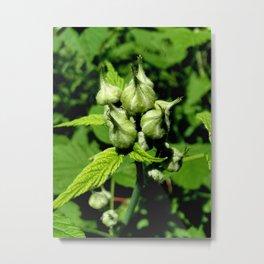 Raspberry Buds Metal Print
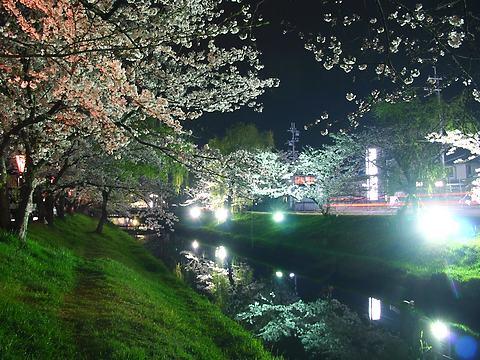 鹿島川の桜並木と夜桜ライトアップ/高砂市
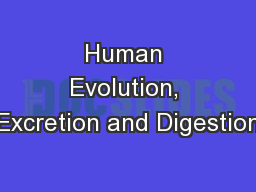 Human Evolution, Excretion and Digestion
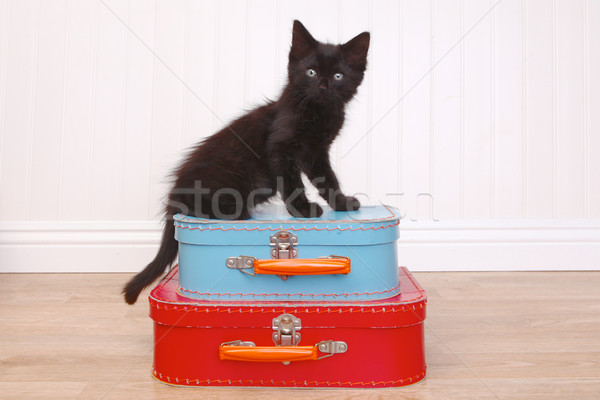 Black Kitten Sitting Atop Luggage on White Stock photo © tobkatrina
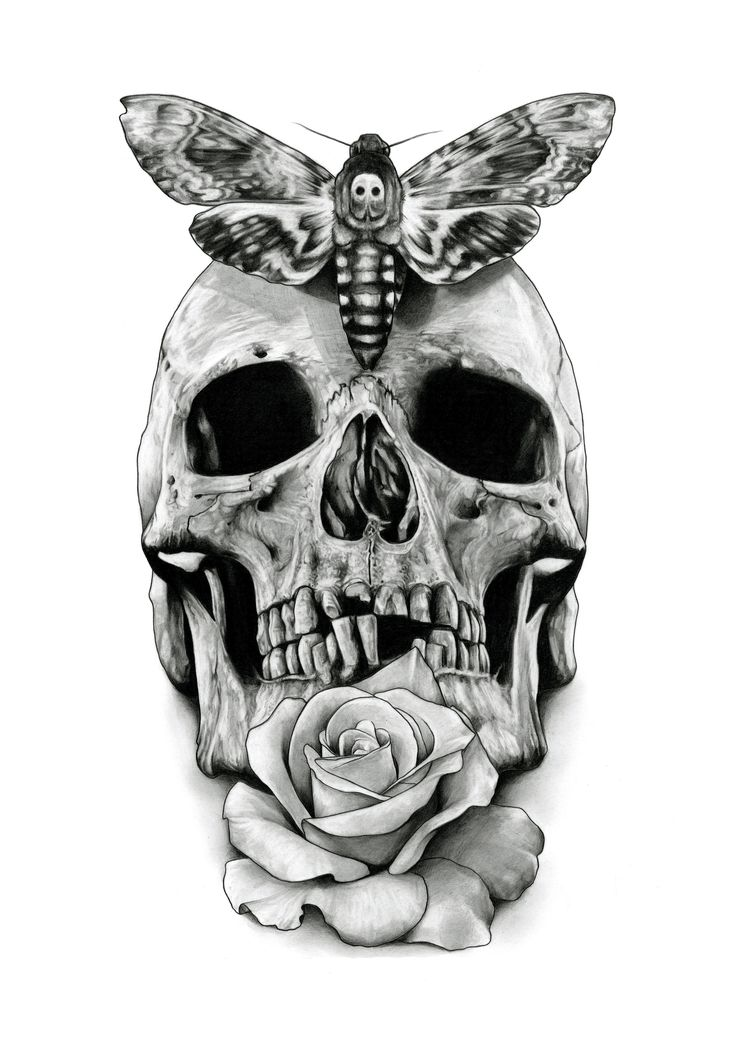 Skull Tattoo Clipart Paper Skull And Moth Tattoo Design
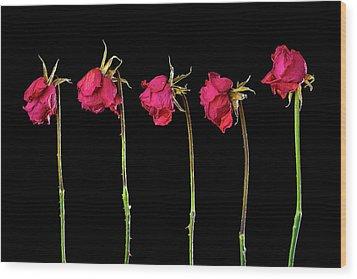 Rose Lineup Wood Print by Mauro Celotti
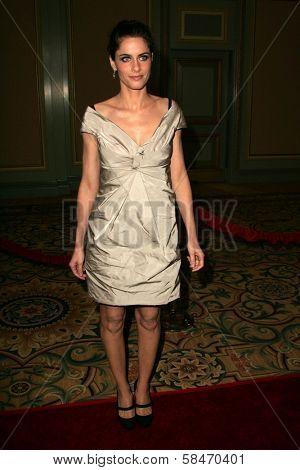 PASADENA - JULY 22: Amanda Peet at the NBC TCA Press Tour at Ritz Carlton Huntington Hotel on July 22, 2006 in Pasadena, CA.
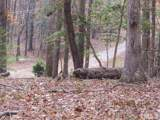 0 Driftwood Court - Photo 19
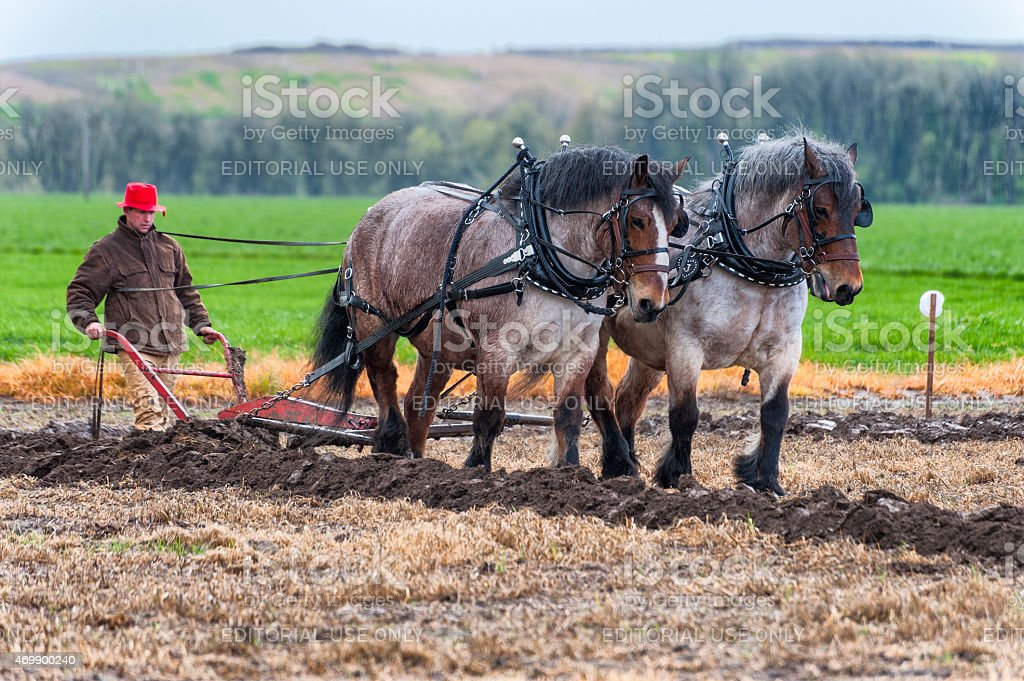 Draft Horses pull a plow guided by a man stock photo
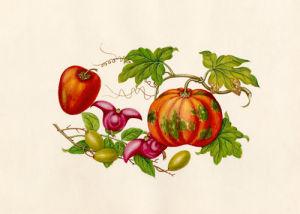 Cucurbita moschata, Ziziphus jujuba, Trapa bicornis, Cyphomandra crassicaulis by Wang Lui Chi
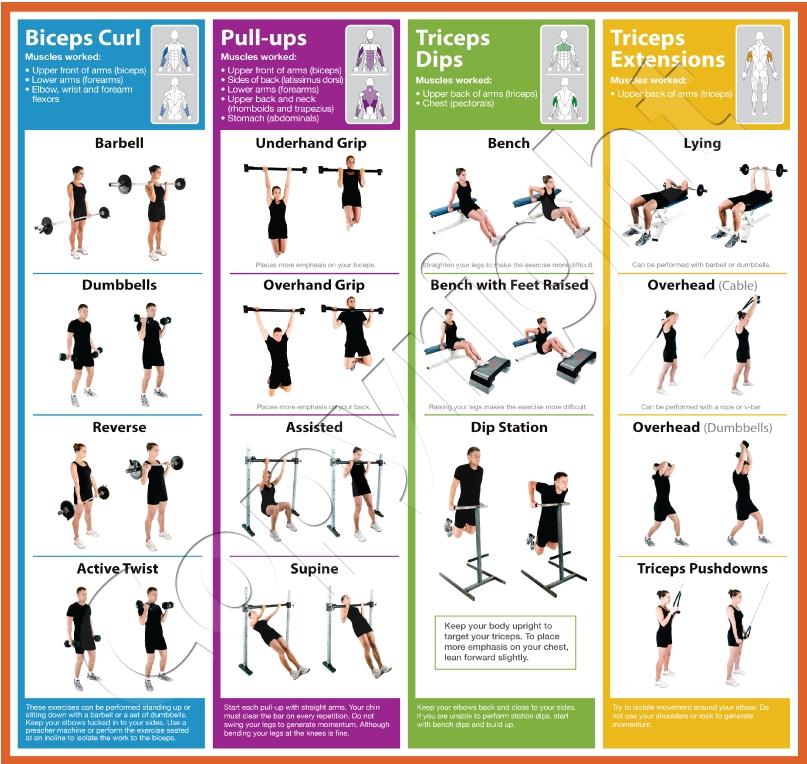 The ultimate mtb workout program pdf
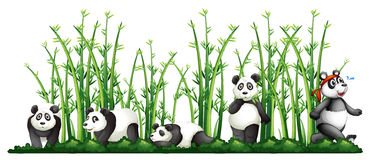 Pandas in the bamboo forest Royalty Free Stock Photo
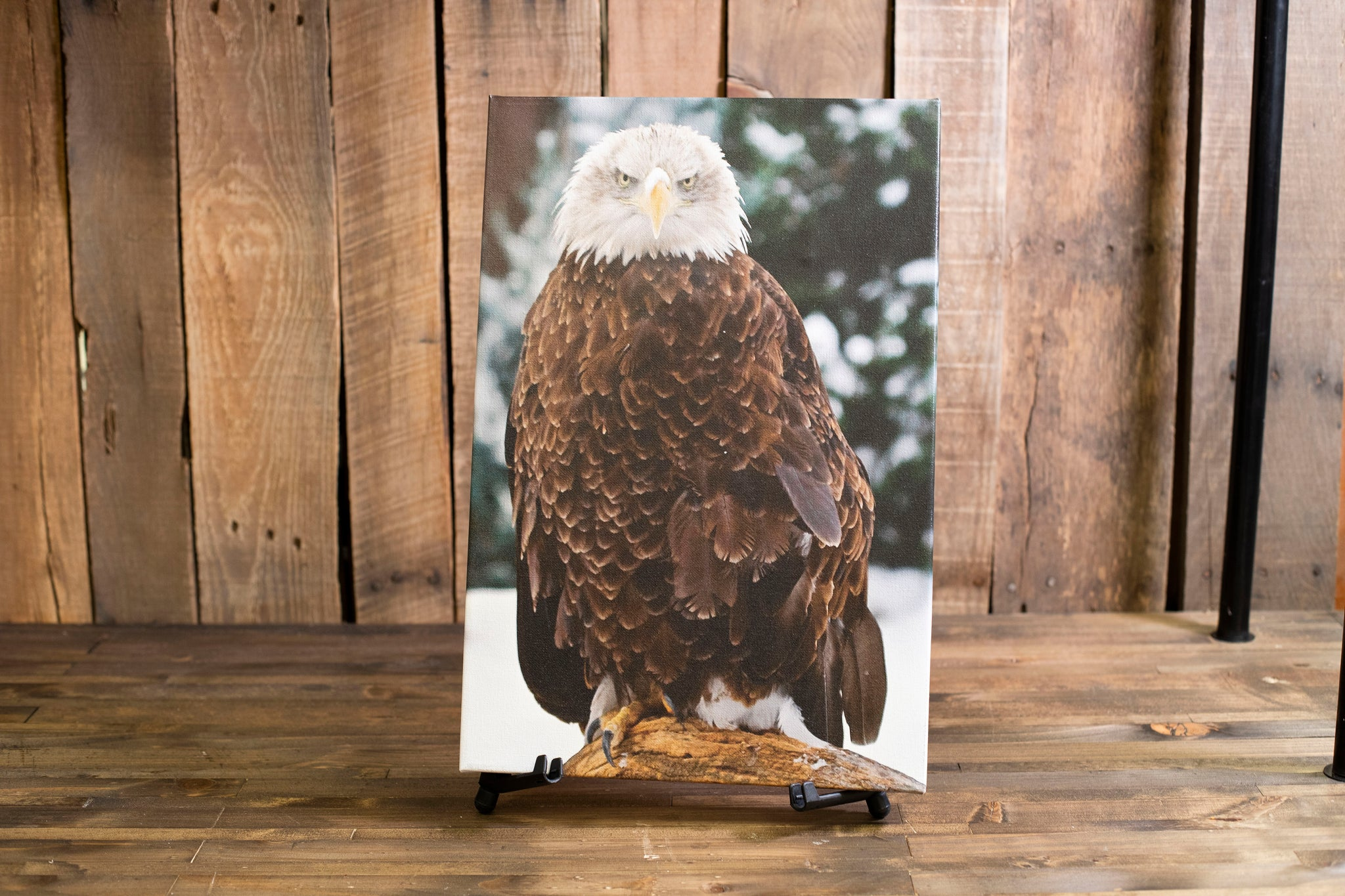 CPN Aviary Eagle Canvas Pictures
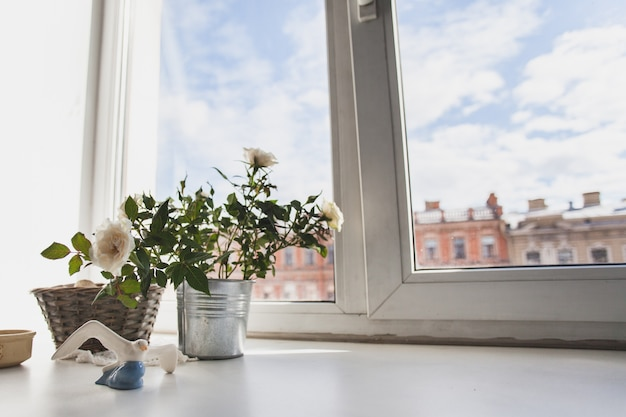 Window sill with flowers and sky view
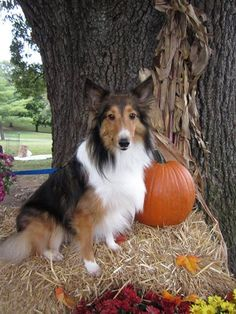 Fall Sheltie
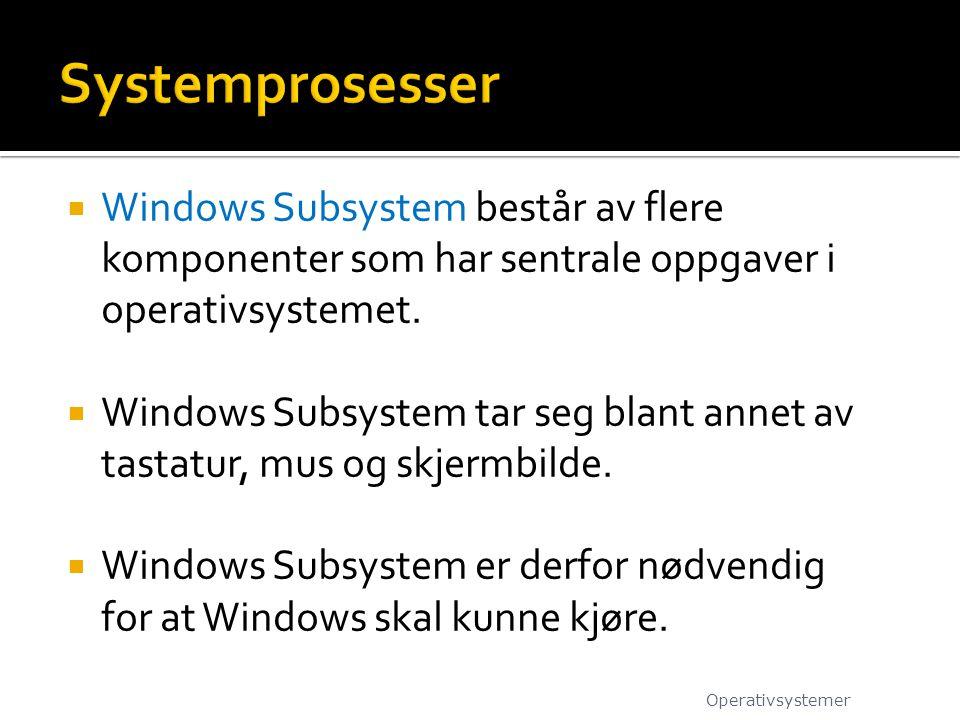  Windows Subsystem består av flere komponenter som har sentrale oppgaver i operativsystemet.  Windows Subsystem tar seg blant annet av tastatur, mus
════════════════
● **WHAT TO WORK ON**
Begin at the top of the material above and output each line exactly, stopping after the line that holds "Rose Lineup Wood Print by Mauro Celotti". Leave out pictures.

● **RESULT OF THIS EXERCISE**
 Raspberry Buds Metal Print
 鹿島川の桜並木と夜桜ライトアップ/高砂市
 Human Evolution, Excretion and Digestion
 Black Kitten Sitting Atop Luggage on White Stock photo © tobkatrina
 Skull Tattoo Clipart Paper Skull And Moth Tattoo Design
 Rose Lineup Wood Print by Mauro Celotti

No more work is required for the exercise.